- **How to complete this task**
From the line containing "genus: Syncerus" to the last line of the records, reproduce every line exactly and print nothing else.
---------- Data for this task
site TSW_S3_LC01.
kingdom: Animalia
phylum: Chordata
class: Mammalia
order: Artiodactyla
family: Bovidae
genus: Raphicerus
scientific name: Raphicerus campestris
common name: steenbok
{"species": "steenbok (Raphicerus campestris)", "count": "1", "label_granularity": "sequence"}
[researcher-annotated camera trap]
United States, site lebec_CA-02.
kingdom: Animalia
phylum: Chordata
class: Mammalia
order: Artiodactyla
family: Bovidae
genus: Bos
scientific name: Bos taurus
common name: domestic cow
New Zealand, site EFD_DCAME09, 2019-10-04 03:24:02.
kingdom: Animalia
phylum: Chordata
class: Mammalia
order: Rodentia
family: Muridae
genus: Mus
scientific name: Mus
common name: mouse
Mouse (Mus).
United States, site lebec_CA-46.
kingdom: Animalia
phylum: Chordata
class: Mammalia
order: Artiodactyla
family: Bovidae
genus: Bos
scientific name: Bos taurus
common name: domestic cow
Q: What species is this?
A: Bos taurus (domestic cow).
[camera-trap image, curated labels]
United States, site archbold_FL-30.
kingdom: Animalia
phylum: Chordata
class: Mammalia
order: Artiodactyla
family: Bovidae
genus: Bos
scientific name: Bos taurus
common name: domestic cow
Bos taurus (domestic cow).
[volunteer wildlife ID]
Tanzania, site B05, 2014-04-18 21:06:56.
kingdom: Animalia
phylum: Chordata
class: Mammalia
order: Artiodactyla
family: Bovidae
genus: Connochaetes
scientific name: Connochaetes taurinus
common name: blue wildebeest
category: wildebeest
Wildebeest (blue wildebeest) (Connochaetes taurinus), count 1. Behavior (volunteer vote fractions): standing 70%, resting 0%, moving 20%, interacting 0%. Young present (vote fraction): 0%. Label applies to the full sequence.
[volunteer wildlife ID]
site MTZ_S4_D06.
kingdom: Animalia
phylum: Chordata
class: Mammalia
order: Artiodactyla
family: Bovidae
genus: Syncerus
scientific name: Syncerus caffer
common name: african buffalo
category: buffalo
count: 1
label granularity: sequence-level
--------------------
- **Written reply**
genus: Syncerus
scientific name: Syncerus caffer
common name: african buffalo
category: buffalo
count: 1
label granularity: sequence-level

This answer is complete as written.